DESCRIPTION OF THE TASK
Print exactly the lines from the line with "At what distance from the camera" to the last line of the data, please, both included.
★ ★ ★ ★ ★ ★ ★
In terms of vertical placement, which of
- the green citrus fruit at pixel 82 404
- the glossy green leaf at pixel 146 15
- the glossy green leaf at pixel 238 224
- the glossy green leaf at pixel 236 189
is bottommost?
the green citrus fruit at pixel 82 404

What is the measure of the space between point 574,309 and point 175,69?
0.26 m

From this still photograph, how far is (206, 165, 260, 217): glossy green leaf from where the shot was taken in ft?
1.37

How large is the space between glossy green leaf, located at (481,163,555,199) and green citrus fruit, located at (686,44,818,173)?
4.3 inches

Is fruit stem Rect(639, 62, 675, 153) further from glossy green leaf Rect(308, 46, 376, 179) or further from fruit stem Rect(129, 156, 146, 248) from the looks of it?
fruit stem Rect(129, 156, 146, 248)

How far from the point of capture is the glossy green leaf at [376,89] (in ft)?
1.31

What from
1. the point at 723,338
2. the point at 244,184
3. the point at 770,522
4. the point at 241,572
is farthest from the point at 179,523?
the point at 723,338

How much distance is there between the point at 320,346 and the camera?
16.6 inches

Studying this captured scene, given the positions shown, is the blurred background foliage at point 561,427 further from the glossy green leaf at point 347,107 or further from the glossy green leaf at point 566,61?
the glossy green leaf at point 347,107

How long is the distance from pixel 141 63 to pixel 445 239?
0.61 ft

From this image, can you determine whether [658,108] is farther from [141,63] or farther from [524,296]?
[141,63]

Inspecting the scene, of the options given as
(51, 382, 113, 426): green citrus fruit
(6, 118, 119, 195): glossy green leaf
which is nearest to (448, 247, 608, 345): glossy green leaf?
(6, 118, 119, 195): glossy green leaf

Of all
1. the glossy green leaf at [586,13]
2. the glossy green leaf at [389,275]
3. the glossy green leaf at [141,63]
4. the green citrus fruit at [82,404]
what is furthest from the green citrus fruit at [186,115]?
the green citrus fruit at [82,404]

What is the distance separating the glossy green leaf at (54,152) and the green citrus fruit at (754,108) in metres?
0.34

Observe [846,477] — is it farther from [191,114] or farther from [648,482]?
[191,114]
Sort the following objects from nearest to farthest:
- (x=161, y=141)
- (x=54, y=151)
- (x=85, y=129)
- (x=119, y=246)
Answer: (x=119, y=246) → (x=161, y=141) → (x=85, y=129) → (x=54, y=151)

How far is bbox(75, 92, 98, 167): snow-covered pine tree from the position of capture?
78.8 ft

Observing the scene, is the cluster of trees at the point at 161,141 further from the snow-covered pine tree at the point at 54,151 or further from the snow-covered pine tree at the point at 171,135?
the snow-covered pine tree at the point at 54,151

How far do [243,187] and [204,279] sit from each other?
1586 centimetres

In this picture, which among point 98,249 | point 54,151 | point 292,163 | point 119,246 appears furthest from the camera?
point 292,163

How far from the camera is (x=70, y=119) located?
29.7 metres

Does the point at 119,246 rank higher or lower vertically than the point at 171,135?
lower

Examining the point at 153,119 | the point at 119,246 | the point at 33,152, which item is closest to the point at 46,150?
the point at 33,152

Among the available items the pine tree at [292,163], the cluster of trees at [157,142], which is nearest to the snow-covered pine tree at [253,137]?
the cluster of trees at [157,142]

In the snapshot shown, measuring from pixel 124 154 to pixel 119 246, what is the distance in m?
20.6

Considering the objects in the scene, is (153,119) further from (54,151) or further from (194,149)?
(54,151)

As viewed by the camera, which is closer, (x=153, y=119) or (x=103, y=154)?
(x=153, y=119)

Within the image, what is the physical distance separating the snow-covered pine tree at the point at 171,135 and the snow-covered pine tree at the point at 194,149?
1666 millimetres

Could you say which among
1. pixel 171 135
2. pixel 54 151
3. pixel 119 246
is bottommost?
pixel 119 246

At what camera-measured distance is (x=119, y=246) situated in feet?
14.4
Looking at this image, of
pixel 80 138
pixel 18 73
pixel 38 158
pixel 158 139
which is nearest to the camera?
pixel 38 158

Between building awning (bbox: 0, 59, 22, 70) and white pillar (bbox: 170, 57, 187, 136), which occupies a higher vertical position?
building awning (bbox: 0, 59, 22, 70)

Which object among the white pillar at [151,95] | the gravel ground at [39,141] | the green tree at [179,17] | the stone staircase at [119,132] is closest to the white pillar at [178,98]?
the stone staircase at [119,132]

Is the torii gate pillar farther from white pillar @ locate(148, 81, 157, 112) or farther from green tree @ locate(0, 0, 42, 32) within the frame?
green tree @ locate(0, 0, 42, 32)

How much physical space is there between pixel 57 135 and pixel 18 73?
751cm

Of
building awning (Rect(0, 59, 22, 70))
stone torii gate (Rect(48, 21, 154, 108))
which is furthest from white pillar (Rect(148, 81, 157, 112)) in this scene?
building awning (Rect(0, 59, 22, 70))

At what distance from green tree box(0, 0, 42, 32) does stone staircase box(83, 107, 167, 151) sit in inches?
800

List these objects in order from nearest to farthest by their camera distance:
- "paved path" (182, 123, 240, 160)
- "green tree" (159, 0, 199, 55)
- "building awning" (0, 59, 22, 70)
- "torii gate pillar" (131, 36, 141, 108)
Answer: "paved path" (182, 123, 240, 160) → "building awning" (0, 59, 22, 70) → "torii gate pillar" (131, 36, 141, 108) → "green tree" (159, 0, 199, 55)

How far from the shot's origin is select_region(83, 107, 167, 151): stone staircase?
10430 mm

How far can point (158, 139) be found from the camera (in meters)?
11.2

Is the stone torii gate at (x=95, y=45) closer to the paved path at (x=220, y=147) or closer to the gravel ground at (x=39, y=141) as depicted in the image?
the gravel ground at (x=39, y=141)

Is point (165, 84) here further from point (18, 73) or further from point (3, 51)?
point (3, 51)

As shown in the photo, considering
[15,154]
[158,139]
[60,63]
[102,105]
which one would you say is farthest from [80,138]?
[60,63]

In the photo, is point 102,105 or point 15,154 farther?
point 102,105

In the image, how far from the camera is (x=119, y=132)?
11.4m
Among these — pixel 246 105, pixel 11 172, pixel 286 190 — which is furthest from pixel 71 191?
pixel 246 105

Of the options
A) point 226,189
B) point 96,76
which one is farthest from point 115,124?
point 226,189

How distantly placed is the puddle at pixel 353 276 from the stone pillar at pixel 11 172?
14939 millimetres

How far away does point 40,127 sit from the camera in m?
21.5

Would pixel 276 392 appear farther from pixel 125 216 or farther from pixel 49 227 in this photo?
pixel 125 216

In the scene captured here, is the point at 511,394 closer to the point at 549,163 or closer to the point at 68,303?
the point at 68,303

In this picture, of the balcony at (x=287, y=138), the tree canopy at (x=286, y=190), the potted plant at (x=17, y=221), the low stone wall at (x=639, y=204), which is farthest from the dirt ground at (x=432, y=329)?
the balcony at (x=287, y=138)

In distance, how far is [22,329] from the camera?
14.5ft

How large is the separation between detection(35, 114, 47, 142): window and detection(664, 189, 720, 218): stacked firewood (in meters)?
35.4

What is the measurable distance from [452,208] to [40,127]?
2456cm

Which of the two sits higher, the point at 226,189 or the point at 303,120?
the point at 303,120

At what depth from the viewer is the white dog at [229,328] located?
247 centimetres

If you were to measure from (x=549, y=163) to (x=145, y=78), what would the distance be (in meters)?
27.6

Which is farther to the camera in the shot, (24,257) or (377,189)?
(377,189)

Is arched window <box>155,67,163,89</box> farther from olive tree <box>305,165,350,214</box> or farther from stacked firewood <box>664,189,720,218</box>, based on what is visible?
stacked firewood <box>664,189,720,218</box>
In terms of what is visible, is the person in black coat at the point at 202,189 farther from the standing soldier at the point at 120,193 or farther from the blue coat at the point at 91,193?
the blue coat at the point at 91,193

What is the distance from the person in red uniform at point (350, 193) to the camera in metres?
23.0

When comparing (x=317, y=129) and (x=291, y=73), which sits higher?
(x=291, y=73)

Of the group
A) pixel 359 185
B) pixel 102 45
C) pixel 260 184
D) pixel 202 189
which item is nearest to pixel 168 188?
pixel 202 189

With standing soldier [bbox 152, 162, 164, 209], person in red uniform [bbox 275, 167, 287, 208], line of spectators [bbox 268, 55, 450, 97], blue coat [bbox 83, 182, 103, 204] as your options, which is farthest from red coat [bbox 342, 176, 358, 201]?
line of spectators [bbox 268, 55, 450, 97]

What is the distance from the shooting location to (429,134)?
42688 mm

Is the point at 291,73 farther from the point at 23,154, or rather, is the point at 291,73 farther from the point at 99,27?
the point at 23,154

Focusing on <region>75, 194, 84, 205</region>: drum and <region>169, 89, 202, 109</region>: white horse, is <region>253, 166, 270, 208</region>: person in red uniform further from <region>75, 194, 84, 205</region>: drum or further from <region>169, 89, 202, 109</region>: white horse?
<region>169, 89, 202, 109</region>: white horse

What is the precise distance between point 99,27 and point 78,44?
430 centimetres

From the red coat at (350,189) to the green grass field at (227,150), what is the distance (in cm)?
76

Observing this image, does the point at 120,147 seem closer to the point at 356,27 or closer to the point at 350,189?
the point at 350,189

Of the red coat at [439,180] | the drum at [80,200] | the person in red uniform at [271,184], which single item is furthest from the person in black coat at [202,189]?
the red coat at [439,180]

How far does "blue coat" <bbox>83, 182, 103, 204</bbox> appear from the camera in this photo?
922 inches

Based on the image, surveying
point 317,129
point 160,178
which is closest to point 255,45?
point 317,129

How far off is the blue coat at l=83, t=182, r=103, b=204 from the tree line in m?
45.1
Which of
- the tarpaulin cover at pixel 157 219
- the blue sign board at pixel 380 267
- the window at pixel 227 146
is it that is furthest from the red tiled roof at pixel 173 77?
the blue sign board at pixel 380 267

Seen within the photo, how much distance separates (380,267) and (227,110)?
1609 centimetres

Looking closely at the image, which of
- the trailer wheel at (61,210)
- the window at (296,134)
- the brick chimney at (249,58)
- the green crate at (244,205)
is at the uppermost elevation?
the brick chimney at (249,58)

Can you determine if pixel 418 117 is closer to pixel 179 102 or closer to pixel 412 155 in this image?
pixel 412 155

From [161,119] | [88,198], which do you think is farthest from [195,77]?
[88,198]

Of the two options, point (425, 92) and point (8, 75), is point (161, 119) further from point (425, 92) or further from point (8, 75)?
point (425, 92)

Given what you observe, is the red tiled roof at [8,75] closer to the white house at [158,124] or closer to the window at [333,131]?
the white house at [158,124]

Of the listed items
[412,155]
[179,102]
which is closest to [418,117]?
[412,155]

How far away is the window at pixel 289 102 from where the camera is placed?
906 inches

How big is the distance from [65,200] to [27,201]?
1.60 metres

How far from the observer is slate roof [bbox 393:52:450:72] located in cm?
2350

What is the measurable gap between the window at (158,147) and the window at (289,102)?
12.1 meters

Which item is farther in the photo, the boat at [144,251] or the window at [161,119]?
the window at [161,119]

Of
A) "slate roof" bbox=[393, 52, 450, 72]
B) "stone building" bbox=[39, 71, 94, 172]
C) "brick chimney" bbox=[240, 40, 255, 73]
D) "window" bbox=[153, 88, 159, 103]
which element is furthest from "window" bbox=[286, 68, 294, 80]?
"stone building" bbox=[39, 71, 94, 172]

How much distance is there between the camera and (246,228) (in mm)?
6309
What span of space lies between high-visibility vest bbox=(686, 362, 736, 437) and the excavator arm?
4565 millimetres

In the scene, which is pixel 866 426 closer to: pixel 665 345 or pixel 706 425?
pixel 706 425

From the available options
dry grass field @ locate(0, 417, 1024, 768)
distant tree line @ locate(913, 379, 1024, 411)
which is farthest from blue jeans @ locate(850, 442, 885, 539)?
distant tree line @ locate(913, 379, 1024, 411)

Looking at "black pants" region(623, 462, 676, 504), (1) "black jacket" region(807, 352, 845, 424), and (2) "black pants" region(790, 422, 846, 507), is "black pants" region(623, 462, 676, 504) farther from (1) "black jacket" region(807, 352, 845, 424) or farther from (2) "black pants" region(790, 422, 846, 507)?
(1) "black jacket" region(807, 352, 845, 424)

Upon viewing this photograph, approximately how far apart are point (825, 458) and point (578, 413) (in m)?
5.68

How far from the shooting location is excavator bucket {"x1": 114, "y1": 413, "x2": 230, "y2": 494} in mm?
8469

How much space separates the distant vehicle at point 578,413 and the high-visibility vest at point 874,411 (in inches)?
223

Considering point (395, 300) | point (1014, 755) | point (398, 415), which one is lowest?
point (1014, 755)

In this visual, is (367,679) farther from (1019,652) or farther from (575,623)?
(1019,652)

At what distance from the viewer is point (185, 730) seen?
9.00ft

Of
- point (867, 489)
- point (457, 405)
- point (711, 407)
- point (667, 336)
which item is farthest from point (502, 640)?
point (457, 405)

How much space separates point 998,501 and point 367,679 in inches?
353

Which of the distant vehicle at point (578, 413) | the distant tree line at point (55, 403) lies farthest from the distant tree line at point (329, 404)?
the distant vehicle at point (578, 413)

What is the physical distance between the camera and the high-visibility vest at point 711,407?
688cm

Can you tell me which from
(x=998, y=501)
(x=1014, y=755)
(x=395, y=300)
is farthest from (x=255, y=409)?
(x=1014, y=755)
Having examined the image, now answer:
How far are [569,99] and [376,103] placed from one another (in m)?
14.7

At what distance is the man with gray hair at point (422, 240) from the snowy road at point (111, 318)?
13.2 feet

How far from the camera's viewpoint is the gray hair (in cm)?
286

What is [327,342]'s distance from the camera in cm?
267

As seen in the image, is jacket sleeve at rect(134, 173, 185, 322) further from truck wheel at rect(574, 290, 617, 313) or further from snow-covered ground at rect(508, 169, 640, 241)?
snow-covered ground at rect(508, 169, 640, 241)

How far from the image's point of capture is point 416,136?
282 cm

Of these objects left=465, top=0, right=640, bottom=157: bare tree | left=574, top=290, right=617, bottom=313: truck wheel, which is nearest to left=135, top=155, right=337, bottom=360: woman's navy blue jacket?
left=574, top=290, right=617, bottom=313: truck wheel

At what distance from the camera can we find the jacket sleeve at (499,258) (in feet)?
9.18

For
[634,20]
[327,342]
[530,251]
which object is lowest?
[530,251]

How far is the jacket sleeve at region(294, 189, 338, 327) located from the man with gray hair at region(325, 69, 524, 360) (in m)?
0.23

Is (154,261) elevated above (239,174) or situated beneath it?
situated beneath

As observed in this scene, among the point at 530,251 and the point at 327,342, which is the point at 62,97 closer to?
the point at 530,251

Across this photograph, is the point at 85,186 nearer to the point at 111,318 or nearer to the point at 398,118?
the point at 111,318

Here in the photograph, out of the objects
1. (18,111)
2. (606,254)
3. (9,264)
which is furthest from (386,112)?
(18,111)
★ ★ ★ ★ ★ ★ ★
TASK RESPONSE
At what distance from the camera can we find the jacket sleeve at (499,258) (in feet)?
9.18

For
[634,20]
[327,342]
[530,251]
which object is lowest?
[530,251]

How far is the jacket sleeve at region(294, 189, 338, 327) located from the man with gray hair at region(325, 69, 524, 360) (in m)?
0.23

Is (154,261) elevated above (239,174) or situated beneath it?
situated beneath

As observed in this scene, among the point at 530,251 and the point at 327,342, which is the point at 62,97 closer to?
the point at 530,251

Across this photograph, is the point at 85,186 nearer to the point at 111,318 or nearer to the point at 398,118?
the point at 111,318

Here in the photograph, out of the objects
1. (18,111)
2. (606,254)
3. (9,264)
which is furthest from (386,112)?
(18,111)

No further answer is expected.